A new McKinsey study of 800 occupations finds that automation and artificial intelligence will transform the workplace over the next decade. In order to compete, our skills have to change. The study finds that communication skills will be valued above all others. “The need for finely tuned social and emotional skills will grow rapidly,” according to the report.

The McKinsey report supports the conclusion I’ve reached several years of interviews with billionaires and business leaders, NASA astronauts and Navy SEALS, neuroscientists and historians. As the forces of globalization, automation and artificial intelligence disrupt every career and every industry, mastering the art of persuasion isn’t an option anymore; it’s the key driver of success.

Persuasion–the ability to combine words and ideas to change hearts and minds–is the one tool we have to outsmart smart machines.

You see, in today’s world your value is locked up in your ideas. Your value doesn’t come from how fast you can ploough a field as in the Agrarian Age or from how fast you can assemble widgets on a factory floor as in the Industrial Age. In the knowledge economy, you are only as valuable as your ideas.

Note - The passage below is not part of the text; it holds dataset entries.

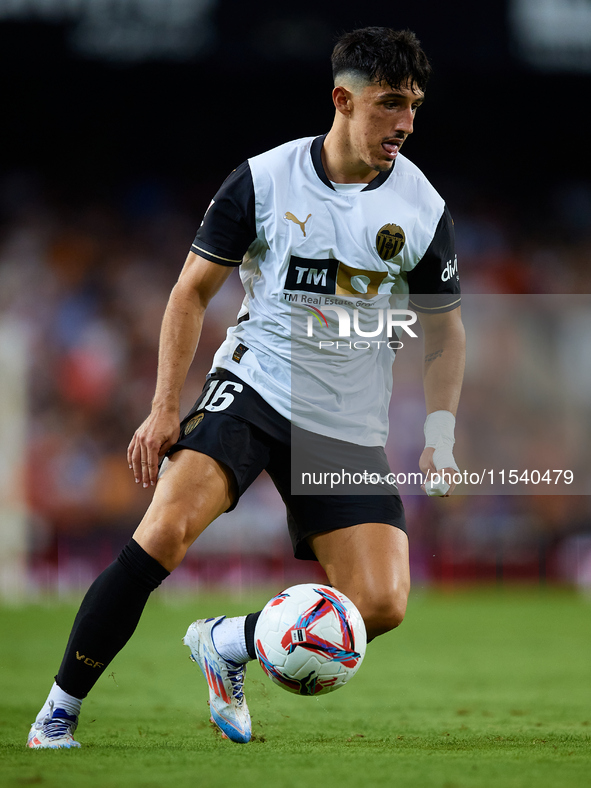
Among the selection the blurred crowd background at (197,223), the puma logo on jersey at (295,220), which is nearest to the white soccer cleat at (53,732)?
the puma logo on jersey at (295,220)

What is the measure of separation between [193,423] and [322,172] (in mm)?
1143

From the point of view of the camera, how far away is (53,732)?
3.40 meters

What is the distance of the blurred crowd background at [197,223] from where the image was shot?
10984 millimetres

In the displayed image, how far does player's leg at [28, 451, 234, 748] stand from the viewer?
11.1 ft

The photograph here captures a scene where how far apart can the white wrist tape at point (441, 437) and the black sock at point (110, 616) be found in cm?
124

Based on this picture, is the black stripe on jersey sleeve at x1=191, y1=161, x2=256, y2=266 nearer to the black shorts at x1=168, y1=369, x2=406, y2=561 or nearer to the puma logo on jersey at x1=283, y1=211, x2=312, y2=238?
the puma logo on jersey at x1=283, y1=211, x2=312, y2=238

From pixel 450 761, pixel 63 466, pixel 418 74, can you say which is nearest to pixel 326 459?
pixel 450 761

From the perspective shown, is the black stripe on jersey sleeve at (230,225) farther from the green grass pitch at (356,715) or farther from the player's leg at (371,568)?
the green grass pitch at (356,715)

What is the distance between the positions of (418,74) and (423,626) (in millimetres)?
5652

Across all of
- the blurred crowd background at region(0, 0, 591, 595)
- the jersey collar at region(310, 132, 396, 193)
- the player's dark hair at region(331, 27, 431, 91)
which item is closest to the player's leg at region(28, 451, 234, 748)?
the jersey collar at region(310, 132, 396, 193)

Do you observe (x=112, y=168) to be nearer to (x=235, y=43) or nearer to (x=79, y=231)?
(x=79, y=231)

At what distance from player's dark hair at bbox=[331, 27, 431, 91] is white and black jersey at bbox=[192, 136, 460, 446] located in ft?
1.24

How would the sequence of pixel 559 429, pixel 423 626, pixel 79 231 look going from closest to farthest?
1. pixel 423 626
2. pixel 559 429
3. pixel 79 231

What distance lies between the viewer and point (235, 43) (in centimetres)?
1130
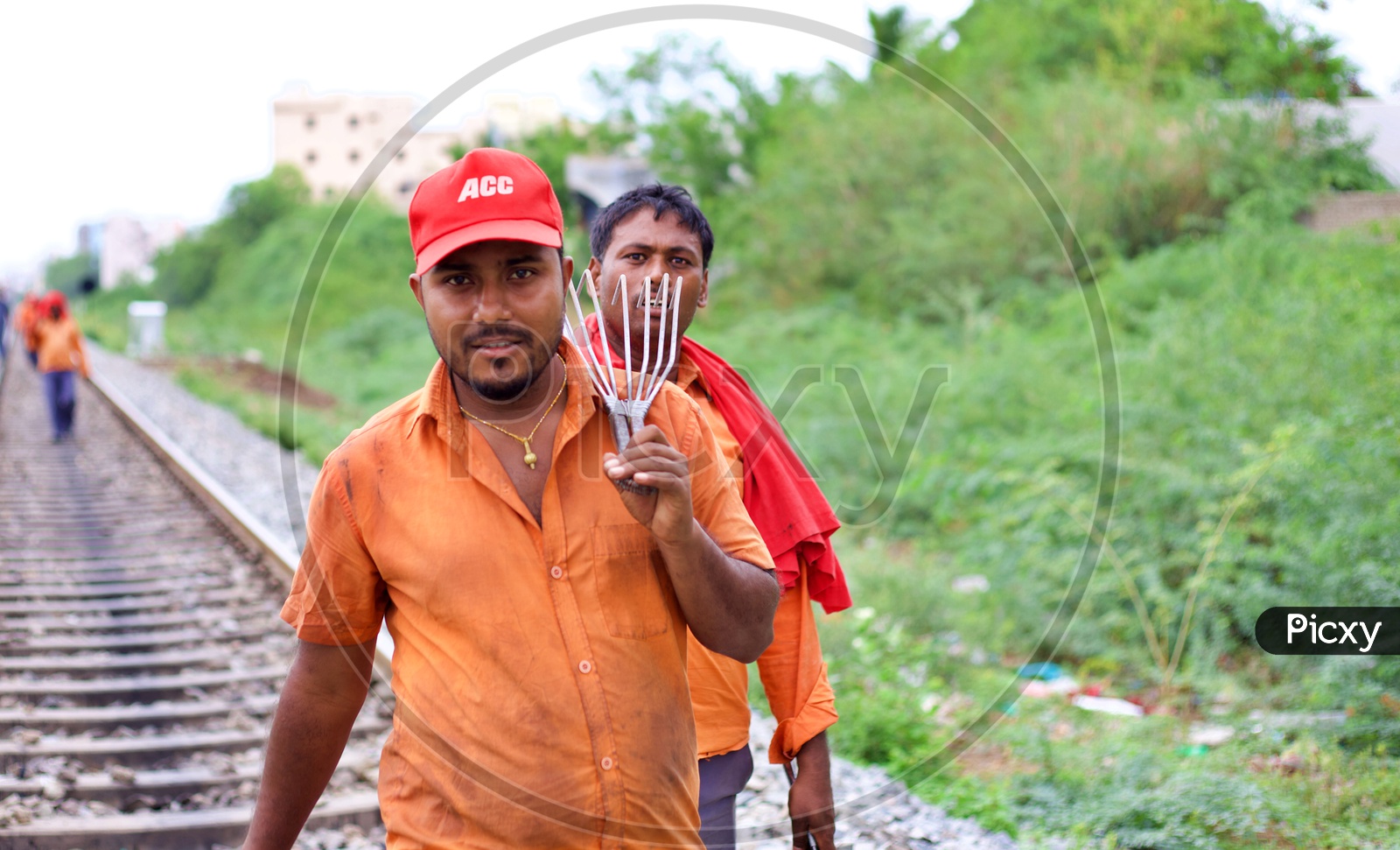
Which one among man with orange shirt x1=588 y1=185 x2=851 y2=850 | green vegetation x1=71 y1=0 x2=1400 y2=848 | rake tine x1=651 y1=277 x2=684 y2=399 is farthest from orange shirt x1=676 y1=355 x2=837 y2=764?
green vegetation x1=71 y1=0 x2=1400 y2=848

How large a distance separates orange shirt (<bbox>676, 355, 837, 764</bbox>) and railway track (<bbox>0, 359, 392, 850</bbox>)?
6.51ft

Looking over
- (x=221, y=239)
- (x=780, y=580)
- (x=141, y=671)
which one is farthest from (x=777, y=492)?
(x=221, y=239)

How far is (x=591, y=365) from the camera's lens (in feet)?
5.84

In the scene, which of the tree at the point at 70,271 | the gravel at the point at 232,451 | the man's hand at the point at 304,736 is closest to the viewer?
the man's hand at the point at 304,736

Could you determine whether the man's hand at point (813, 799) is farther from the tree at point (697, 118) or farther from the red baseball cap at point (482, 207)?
the tree at point (697, 118)

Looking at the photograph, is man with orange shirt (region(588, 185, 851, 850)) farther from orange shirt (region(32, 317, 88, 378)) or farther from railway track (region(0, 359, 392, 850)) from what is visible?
orange shirt (region(32, 317, 88, 378))

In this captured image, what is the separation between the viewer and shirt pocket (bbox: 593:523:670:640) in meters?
1.65

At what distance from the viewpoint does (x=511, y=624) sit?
1622 mm

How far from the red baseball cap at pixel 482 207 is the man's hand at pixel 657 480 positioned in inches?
13.5

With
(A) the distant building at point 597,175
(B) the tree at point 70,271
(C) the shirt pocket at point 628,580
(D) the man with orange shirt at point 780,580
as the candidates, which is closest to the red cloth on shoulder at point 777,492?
(D) the man with orange shirt at point 780,580

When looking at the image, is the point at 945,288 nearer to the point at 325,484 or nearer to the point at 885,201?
the point at 885,201

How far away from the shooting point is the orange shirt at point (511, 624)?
63.9 inches

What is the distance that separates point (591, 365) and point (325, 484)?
1.42 feet

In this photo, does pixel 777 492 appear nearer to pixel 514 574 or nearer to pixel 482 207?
pixel 514 574
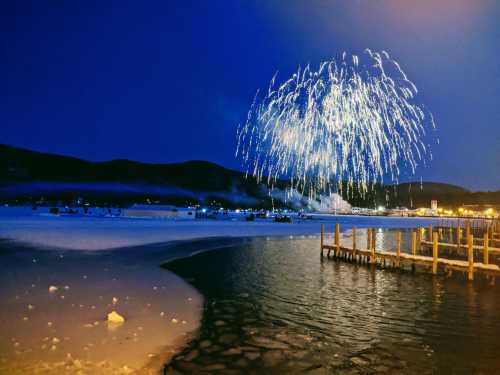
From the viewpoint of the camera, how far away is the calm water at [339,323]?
334 inches

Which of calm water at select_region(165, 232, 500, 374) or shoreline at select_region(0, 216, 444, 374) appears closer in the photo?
shoreline at select_region(0, 216, 444, 374)

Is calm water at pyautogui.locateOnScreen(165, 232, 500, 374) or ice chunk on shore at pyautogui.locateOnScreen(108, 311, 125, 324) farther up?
ice chunk on shore at pyautogui.locateOnScreen(108, 311, 125, 324)

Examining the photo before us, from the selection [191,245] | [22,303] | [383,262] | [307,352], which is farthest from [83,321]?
[191,245]

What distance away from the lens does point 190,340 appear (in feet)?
31.6

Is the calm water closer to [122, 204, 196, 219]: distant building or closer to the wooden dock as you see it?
the wooden dock

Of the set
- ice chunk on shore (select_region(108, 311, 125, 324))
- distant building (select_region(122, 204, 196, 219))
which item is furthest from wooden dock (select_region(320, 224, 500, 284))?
distant building (select_region(122, 204, 196, 219))

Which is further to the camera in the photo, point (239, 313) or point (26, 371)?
point (239, 313)

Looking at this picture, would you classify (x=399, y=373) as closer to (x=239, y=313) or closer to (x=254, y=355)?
(x=254, y=355)

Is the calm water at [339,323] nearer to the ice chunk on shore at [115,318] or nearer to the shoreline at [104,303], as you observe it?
the shoreline at [104,303]

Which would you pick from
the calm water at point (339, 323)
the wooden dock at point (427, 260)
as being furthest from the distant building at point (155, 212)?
the calm water at point (339, 323)

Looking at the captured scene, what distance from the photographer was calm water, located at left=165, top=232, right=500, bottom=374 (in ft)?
27.9

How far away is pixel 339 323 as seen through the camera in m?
11.4

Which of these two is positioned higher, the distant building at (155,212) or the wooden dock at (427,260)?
the distant building at (155,212)

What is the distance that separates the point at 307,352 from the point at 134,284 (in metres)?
8.13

Here’s the key. Ideas don’t sell themselves. An idea needs an advocate, someone to champion it and convince others to buy in. This is the first time in history that anyone who is a little better at expressing their idea can see a sudden, massive increase in wealth that is unprecedented in human history.

For example, famed venture capitalist Michael Moritz, one of Google’s first investors, told me that Sergey Brin and Larry Page captivated investors from the time they first stepped into the office of Sequoia Capital. The ability to convince others that your idea has merit–good old fashioned persuasion–is the single greatest skill that will give you a competitive edge. Great communicators are irresistible and irreplaceable.

Here are three ways to build your persuasive skills.

1. Watch great persuaders

Great persuaders are a click away. Since 2006, TED Talks have streamed presentations from some of the best public-speakers of our time. You can watch human rights attorney Bryan Stevenson argue for criminal justice reform or Bill Gates argue for more emphasis on healthcare initiatives in developing countries.

On YouTube, you can watch videos of Steve Jobs–one of the great corporate persuaders of our time. Watch Jobs make the case for the original Macintosh in 1984 or the iPhone in 2007. Pay attention to the power of the message and simplicity of the slides. Valuable lessons are at your finger-tips.

2. See yourself as a Chief Storytelling Officer

Richard Branson once told me that a person cannot be a successful entrepreneur or leader today without the ability to tell a compelling a story. The science of persuasion supports Branson’s observation. Stories inform, educate and inspire. According to neuroscientist and Princeton professor Uri Hasson, stories synchronize people’s brains, making the speaker and the listener mentally connected with one another. It’s no coincidence that storytelling is a prized asset at Virgin, Google, SAP, Nike, Microsoft and other admired companies. Machines don’t have a heart; storytellers do.

3. Reframe and rehearse

You cannot persuade another person to buy-in to your original idea if you’re afraid to speak up. Cognitive psychologists say “reappraisal” or reframing your mental picture can boost your confidence. Reframing your fear doesn’t mean you can eliminate it completely from your mind. It simply means that you recognize your fear, accept that it exists, and overwhelm it with empowering self-talk and mental images of success. The second step to overcoming your fear is to rehearse–over and over and over. Practice reduces anxiety.

Early in my research for a new book on persuasion, I spoke to Anthony Goldbloom, the founder and CEO of Kaggle, a company that uses predictive modeling to solve big problems. “By construction, machines are very good at learning things that have been done before and repeating them again and again and again,” Goldbloom told me. “But in order to touch somebody emotionally, you have to surprise people. Machines have made very little progress in tackling novel situations. They can’t handle things they haven’t seen many times before.”

Your novel ideas are your most valuable asset. Your ideas matter. Learn to speak up for them, inspire the rest of us to believe in you, and you’ll be unstoppable, irresistible and irreplaceable in the age of AI.